Hyundai’s deal with Verizon comes hot on the heels of similar wireless connectivity partnerships between General Motors (GM) and AT&T (T) and Tesla (TSLA) and AT&T. GM’s 2015 cars will feature the technology later this year, while the Corvette Stingray, Chevrolet Volt, Chevy Impala and Chevy Malibu will be the first of GM’s models to roll out 4G internet, according to Bloomberg.
Referring to his company’s deal with Hyundai and Kia, Mark Bartolomeo, a vice president at Verizon’s Enterprise Solutions division, sums it up, “The value of this partnership is around infotainment.”
Just keep your eyes on the road while enjoying it!
One Small Step for Man… One Giant Leap for Lycra
Here’s an interesting factoid that current Hollywood blockbuster, “Gravity,” didn’t feature in the film…
According to Space.com, it’s customary for astronauts to grow by as much as 2.75 inches while on space missions.
The reason? Weightlessness, as the astronauts’ spines stretch out in the zero-gravity conditions.
Needless to say, though, while I imagine going to space is an incredible experience, growing that much while up there is an uncomfortable and undesirable side-effect. Especially when the astronauts return to Earth and re-acclimate to normal conditions.
In fact, European Space Agency (ESA) officials say the issue causes severe back pain, with a greatly higher risk of suffering serious injury, like a slipped disc.
The answer? A new, high-tech skinsuit to offset the lack of gravity while in space.
Quite literally, the suit uses space-age technology that essentially compresses the body. It’s not as painful as it sounds – the suit is meant to replicate the same gravitational force that we all quietly experience on Earth.
The design comes from the ESA’s European Astronaut Centre in Cologne, Germany, in collaboration with London’s Kings College and University College London, plus MIT.
The ESA’s Medical Projects & Technology chief, Simon Evetts, describes the process: “Getting the suit to fit correctly was challenging. We needed to create a suit that’s both tight-fitting, but comfortable to wear, while creating the right amount of force in the right places.”
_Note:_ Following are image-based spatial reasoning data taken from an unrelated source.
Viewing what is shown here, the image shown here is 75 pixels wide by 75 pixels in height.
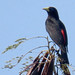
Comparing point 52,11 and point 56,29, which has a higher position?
point 52,11

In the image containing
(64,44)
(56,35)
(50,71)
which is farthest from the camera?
(56,35)

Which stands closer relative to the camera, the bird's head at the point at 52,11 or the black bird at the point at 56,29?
the black bird at the point at 56,29

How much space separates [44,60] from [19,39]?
40cm

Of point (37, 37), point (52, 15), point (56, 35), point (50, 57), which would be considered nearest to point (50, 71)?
point (50, 57)

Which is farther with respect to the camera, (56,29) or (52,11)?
(52,11)

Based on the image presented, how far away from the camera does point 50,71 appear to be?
111 inches

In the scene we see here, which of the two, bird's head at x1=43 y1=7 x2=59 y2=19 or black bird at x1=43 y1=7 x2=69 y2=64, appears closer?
black bird at x1=43 y1=7 x2=69 y2=64

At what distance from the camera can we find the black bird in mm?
5016

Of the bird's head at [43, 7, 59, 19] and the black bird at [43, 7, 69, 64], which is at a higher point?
the bird's head at [43, 7, 59, 19]

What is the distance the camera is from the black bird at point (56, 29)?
5016 mm

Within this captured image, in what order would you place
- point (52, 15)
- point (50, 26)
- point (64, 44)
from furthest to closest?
point (52, 15) → point (50, 26) → point (64, 44)

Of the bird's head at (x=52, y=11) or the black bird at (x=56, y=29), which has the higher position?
the bird's head at (x=52, y=11)

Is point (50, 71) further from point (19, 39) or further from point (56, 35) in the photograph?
point (56, 35)

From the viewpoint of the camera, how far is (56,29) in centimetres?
568
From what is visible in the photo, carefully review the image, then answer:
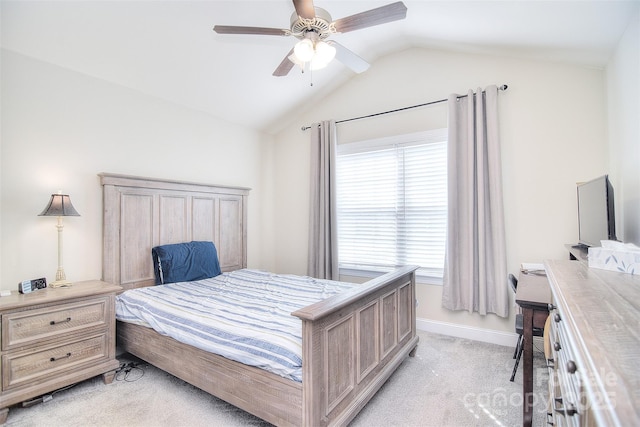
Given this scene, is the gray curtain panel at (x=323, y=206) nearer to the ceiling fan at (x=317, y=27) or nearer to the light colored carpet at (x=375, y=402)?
the light colored carpet at (x=375, y=402)

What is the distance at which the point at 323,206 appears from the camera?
13.6ft

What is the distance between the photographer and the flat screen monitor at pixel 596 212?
1891 mm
And their prototype will be ready for launch in 2015, when astronaut Andreas Mogensen wears it on the International Space Station.
However, in true cutting-edge tech style, the innovation has applications on Earth, too.
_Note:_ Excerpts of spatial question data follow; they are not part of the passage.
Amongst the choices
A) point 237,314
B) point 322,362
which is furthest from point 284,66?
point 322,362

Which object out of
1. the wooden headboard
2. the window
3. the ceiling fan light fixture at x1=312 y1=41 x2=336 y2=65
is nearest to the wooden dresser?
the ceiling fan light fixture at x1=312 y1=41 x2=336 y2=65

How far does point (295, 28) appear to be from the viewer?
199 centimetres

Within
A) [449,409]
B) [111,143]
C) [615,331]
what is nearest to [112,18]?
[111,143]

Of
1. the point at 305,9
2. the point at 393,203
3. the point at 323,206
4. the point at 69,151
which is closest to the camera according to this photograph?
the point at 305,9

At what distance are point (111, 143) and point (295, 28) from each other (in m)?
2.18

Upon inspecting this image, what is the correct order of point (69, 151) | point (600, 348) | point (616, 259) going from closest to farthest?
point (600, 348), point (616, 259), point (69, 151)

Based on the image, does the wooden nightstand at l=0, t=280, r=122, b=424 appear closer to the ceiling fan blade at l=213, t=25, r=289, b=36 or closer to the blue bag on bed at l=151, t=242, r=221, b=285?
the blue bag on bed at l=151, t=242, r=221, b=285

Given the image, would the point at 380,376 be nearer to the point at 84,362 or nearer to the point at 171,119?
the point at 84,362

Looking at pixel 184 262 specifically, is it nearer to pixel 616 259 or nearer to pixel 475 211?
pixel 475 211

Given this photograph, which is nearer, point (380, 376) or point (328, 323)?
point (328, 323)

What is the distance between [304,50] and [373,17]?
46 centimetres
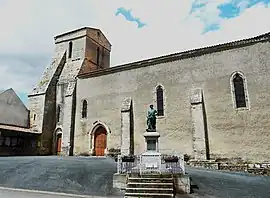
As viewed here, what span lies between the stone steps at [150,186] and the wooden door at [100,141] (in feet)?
35.3

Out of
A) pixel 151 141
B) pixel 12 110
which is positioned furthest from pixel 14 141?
pixel 151 141

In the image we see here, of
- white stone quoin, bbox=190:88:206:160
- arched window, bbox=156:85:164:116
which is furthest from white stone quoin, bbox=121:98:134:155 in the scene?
white stone quoin, bbox=190:88:206:160

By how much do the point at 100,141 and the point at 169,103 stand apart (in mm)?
6837

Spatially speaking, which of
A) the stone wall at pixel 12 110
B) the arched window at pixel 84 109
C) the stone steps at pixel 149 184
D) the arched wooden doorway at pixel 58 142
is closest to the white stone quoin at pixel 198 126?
the stone steps at pixel 149 184

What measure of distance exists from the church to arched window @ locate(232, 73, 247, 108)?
52mm

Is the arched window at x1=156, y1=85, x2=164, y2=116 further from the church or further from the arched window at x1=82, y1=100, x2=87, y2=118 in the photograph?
the arched window at x1=82, y1=100, x2=87, y2=118

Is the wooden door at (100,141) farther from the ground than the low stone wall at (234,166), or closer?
farther from the ground

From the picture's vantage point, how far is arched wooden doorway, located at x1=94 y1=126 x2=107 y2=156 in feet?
62.6

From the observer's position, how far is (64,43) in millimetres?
26094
Evetts tells Space.com that, “If the technology is effective in space, it could help the elderly and many people with lower back problems on Earth. Additionally, skinsuit technology could improve the support garments currently used for conditions like cerebral palsy.”
Buffett’s One in 9.2-Quintillion “Gamble”
We’re just a couple of months away from “March Madness” – the annual U.S. college basketball tournament that turns hoops “experts” into fools and brings out the gambler in millions of otherwise-ordinary Americans.
And one legendary American, Warren Buffett – hardly known for zero-sum gambling and speculating – is going “all-in” on the tournament…
He’s betting $1 billion on it.
Has he lost his marbles?
Nope. Actually, this is one of his most ironclad bets ever.
Buffett’s Berkshire Hathaway (BRK-B) will insure a $1-billion prize from Quicken Loans to anyone who fills out a perfect bracket in this year’s tournament.
In other words, someone who manages to pick the winner of every single game.
The chances of doing that? Virtually impossible.
Odds of one in 9.2-quintillion, to be exact, according to USA Today.
That’s less than the chance of scoring four holes-in-one in a single round of golf. And if everyone in the United States registered picks, a perfect bracket would occur once every 400 years!
For what it’s worth, though, anyone who wins can either take $500 million upfront, or $25 million a year for the next 40 years.
So what’s the point?
Well, it’s a bit of a gimmick, to be honest – some easy publicity for Quicken Loans and, indeed, Buffett himself. But there are 20 prizes of $100,000 for the brackets that come closest to perfection.
So in the words of Dirty Harry, I guess you’ve got to ask yourself one question: “Do I feel lucky? Well, do ya?”